▶ [GIVEN PASSAGE]:
*** Block opens ***
Rachelle B. Chong is the assigned Commissioner and Robert Barnett is the assigned Administrative Law Judge in this proceeding.
Complainant appeals the POD on the grounds that it did not consider SDG&E's violation of its tariff Rule 16A10 and that SDG&E was required to get permission from complainant to move its distribution pole. Further, the POD erred in finding that SDG&E repaired all damage incident to relocating the distribution pole. SDG&E responded to the appeal and recommends denial because the appeal merely reargues and re-litigates the factual issues of the case. We agree with SDG&E.
The only issue that merits further comment is the assertion that SDG&E violated its tariff Rule 16A10. That Rule states:
Rights-of-Way: Rights-of-way or easements may be required by utility to install Service Facilities on Applicant's property to serve only Applicant.
a. Service Facilities: If the Service Facilities must cross property owned by a third party to serve Applicant, utility may, at its option, install such Service Facilities after appropriate rights-of-way or easements, satisfactory to utility, are obtained without cost to utility; or
b. Distribution Line Extensions: If utility's facilities installed on Applicant's property, or third-party property, will be or are designed to serve adjacent property, then utility may, at its option, install its facilities under Rule 15, after appropriate rights-of-way or easements, satisfactory to utility, are obtained without cost to utility.
It is clear that SDG&E did not violate this tariff section. SDG&E obtained an easement from the property owner McClellan to relocate the distribution pole. Complainant is not the property owner. No other points require discussion. The appeal is denied.
*** Block closes ***
▶ [DATA]:
*** Block opens ***
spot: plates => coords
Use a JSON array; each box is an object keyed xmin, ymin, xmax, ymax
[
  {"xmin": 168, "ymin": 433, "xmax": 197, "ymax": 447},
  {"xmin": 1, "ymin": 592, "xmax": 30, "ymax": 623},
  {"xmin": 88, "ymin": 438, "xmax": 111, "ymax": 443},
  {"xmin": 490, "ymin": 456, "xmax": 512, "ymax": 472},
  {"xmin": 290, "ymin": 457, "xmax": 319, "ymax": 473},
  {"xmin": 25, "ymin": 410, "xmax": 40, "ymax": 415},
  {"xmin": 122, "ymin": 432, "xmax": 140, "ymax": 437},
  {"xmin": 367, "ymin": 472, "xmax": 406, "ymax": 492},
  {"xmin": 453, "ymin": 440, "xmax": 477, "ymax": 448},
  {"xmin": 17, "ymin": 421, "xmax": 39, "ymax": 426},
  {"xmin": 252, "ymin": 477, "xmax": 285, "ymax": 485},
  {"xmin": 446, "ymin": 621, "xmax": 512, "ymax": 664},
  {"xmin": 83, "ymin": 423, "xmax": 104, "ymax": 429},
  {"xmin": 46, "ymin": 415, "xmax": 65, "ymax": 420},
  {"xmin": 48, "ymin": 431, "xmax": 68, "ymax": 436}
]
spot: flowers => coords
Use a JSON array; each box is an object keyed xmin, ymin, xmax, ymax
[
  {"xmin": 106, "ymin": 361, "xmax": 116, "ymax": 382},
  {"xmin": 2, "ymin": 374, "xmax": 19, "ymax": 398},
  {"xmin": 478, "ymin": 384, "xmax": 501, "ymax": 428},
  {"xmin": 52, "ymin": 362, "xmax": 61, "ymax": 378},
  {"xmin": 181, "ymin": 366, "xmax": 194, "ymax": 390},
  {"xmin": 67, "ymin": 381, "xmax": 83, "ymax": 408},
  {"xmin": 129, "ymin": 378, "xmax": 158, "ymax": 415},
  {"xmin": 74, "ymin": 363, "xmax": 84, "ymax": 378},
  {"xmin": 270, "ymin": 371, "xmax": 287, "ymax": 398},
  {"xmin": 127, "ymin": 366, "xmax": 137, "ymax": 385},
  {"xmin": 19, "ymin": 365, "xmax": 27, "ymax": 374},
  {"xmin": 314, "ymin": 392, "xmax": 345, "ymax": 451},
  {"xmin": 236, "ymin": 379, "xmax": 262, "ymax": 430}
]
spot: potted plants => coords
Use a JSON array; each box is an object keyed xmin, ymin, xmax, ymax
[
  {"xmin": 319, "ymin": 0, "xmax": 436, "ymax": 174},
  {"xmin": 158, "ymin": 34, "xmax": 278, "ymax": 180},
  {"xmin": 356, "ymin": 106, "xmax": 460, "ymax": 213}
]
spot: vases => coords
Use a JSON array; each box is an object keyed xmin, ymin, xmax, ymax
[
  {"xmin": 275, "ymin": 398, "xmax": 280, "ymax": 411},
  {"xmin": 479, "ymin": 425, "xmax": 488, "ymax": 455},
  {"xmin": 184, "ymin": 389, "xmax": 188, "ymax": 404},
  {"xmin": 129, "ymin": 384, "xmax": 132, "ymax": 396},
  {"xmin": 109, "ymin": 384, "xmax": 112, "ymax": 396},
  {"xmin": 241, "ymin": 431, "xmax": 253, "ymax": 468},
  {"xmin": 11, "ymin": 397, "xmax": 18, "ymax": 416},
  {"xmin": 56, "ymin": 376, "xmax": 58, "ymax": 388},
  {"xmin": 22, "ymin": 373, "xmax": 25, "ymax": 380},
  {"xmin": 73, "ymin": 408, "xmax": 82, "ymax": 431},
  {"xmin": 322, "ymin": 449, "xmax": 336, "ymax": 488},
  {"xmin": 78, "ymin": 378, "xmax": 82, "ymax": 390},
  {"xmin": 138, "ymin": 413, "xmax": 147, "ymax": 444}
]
*** Block closes ***
▶ [WHAT IS NEEDED]: Can you copy the pole relocation ruling word for word, beginning at the words "The only issue" and stopping after "cost to utility."? The records have nothing to do with the pole relocation ruling and stand as material on their own.

▶ [ANSWER TO THE PROBLEM]:
The only issue that merits further comment is the assertion that SDG&E violated its tariff Rule 16A10. That Rule states:
Rights-of-Way: Rights-of-way or easements may be required by utility to install Service Facilities on Applicant's property to serve only Applicant.
a. Service Facilities: If the Service Facilities must cross property owned by a third party to serve Applicant, utility may, at its option, install such Service Facilities after appropriate rights-of-way or easements, satisfactory to utility, are obtained without cost to utility; or
b. Distribution Line Extensions: If utility's facilities installed on Applicant's property, or third-party property, will be or are designed to serve adjacent property, then utility may, at its option, install its facilities under Rule 15, after appropriate rights-of-way or easements, satisfactory to utility, are obtained without cost to utility.